### Extracted text
|---|

Fred Hutchison Cancer Research Center, Seattle, Washington, USA. E-mail: email@example.com
Published January 4, 2011 - More info
Through the centuries, cancer has struck terror in patients and challenged and perplexed the philosophers, physicians, and scientists who have sought to understand and treat it. In The Emperor of All Maladies, oncologist and research scientist Siddhartha Mukherjee makes a bold effort to chronicle the biography of cancer. What has emerged from his comprehensive undertaking is a compelling story of human suffering, perseverance, ingenuity, and understanding.
The book traces the nihilism and mysticism that were understandably pervasive in the earliest days of cancer therapy and highlights conceptual advances made by early physicians and pathologists. Key scientific advances in fields far removed from medicine contributed to the development of cancer surgery, radiation therapy, and chemotherapy, all of which remain major treatment modalities today. Mukherjee chronicles the initial clinical application of these without aggrandizing the accomplishments or ignoring the failings of the larger-than-life figures such as Halsted, Farber, Frei, Freireich, and Kaplan. In each case, patients’ stories are intertwined in the narrative, revealing the identities of those who are involved in the most difficult fight in what emerges as a public war to rid humanity of cancer.
Mukherjee provides a reminder of the seductive nature of current thinking in medical science, which can stifle the quest for improved treatments and understanding. Radical surgery for breast cancer and efforts to use more intensive chemotherapy to treat all forms of solid tumors — well-intentioned approaches that proved to be fallacious — serve as poignant examples; in retrospect, they are akin to military “shock and awe” and underscore the notion that real success in cancer treatment and prevention is predicated on understanding the fundamental processes that lead to its development. In the cases of chemotherapy and radiotherapy, Mukherjee balances the failures with notable accomplishments that include the cure of most patients with childhood acute lymphoblastic leukemia and of a significant fraction of patients with adult leukemia, Hodgkin disease, and lymphoma.

|---|

### Records supplied
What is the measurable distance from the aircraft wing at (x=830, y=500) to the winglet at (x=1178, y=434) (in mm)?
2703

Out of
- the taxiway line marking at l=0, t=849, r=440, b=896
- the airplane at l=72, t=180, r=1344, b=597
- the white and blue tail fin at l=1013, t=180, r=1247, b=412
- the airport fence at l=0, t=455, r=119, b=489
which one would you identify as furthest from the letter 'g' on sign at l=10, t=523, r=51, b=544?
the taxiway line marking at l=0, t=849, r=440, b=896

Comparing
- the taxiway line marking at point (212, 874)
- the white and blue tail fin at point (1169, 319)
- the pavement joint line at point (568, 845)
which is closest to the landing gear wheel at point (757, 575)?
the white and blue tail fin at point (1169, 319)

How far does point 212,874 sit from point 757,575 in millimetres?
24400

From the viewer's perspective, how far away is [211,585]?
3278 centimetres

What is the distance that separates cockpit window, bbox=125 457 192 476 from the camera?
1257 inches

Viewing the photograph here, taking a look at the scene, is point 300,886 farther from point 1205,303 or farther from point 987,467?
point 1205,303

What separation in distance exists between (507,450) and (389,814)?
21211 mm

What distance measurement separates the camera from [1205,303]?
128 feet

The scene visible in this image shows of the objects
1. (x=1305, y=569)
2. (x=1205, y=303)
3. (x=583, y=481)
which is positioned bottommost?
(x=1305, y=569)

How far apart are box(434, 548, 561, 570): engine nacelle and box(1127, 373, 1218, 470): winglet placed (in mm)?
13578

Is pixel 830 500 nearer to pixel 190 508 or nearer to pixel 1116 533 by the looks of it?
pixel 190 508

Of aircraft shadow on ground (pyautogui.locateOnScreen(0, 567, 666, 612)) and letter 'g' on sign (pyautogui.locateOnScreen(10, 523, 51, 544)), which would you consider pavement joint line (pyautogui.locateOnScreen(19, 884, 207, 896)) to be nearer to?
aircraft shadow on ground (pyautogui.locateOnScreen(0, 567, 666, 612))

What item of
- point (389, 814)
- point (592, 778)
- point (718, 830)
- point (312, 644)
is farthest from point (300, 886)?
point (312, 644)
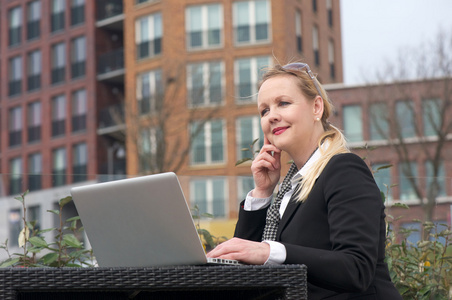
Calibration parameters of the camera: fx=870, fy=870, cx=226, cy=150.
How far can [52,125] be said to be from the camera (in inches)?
1561

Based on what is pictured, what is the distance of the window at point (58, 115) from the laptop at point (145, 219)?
37.6 m

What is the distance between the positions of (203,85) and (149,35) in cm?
572

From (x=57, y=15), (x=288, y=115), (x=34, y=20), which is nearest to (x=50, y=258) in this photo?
(x=288, y=115)

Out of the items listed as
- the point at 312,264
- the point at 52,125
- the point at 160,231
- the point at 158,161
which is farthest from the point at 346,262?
the point at 52,125

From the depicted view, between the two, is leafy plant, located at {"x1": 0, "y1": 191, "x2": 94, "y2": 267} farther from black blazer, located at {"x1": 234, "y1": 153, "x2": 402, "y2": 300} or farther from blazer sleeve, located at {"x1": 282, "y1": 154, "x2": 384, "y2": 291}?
blazer sleeve, located at {"x1": 282, "y1": 154, "x2": 384, "y2": 291}

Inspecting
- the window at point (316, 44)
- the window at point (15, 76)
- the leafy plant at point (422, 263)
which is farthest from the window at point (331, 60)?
the leafy plant at point (422, 263)

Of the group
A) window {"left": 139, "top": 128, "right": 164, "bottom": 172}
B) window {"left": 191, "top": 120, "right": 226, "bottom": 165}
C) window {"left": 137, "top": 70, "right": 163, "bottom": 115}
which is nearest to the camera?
window {"left": 139, "top": 128, "right": 164, "bottom": 172}

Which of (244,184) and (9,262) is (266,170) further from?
(244,184)

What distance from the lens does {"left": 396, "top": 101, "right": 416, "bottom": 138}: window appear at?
32.4m

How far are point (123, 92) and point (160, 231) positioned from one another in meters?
38.3

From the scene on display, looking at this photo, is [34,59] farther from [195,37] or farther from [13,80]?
[195,37]

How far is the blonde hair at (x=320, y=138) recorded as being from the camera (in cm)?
259

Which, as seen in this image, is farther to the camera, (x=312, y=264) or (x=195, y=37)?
(x=195, y=37)

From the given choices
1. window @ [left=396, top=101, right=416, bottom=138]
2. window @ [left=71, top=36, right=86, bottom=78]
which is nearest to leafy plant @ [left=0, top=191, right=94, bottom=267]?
window @ [left=396, top=101, right=416, bottom=138]
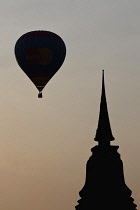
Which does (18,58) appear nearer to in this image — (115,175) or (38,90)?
(38,90)

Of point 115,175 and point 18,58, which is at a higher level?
point 18,58

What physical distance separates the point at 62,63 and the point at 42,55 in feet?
10.7

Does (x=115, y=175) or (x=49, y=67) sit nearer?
(x=49, y=67)

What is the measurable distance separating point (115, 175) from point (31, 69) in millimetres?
25150

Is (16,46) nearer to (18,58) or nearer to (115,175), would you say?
(18,58)

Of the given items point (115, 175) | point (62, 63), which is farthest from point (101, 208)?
point (62, 63)

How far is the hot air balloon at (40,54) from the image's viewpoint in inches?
7195

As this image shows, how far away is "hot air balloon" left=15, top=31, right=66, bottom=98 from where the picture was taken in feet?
600

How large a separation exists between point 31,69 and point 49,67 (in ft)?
7.91

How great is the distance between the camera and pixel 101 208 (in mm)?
199875

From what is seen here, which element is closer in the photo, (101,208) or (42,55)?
(42,55)

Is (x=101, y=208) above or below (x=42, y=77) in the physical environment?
below

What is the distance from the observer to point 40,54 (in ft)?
602

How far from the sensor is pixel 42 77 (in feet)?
602
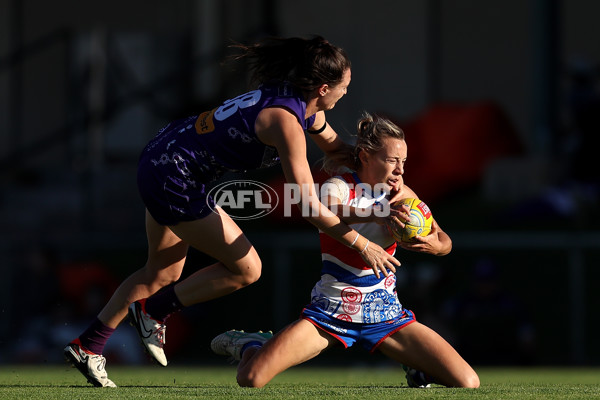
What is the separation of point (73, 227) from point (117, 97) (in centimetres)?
210

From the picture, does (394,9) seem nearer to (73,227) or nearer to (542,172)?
(542,172)

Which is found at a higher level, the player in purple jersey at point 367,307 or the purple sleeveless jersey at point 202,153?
the purple sleeveless jersey at point 202,153

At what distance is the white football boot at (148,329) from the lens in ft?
20.5

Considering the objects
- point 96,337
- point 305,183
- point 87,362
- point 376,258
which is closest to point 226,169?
point 305,183

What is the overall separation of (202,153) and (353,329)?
1.16m

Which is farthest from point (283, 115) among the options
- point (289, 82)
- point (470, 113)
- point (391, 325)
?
point (470, 113)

|---|

### Problems and tasks
1. Summarize the book review in two sentences.
2. According to the book review, what kind of work does Siddhartha Mukherjee do?
3. Go on with the book review from its last sentence.

### Results of the exercise
1. In The Emperor of All Maladies, oncologist and research scientist Siddhartha Mukherjee chronicles the biography of cancer, tracing early therapy and the rise of surgery, radiation therapy, and chemotherapy while weaving in patients' stories. He shows how well-intentioned but fallacious approaches, such as radical breast surgery and ever more intensive chemotherapy, stand against real successes like curing most patients with childhood acute lymphoblastic leukemia.

2. He is an oncologist and research scientist.

3.
Mukherjee also highlights the emergence of advocacy for cancer research driven by Mary Lasker and Sidney Farber, who thrust the issue of research funding for cancer into national prominence. This method of engaging an emotional and responsive public is illustrated by the inspiring account of the origins of the Jimmy Fund, a charity built around a young boy stricken with cancer who appeared on a national radio program to tell America he loved baseball. “Jimmy” returns later in the book, a victor in his personal war on cancer. Although this tale may resonate with an American audience, as a Canadian, I was slightly disappointed that the story of Terry Fox was not included. Fox suffered a leg amputation as a result of osteogenic sarcoma and embarked on a courageous run across Canada in 1980 to raise public awareness of funding for cancer research. The emergence of pulmonary metastasis forced Fox to abandon his Marathon of Hope after more than 3,000 miles. The nation responded to this tragedy by raising more than $10 million in a few hours, and Fox’s legacy continues to this day through the Terry Fox Foundation.
The book reviews the seminal studies that linked smoking and lung cancer, which spawned the important disciplines of cancer epidemiology and prevention. Tragically, the work documenting the association of smoking and cancer was performed by researchers who themselves succumbed to the carcinogen they were studying. Thankfully, Mukherjee does not shy away from documenting the hideous deception of tobacco companies, which, in their quest for profit, attempted to bury the health dangers of tobacco. Sadly, this deadly carcinogen continues to be legally dispensed to the public.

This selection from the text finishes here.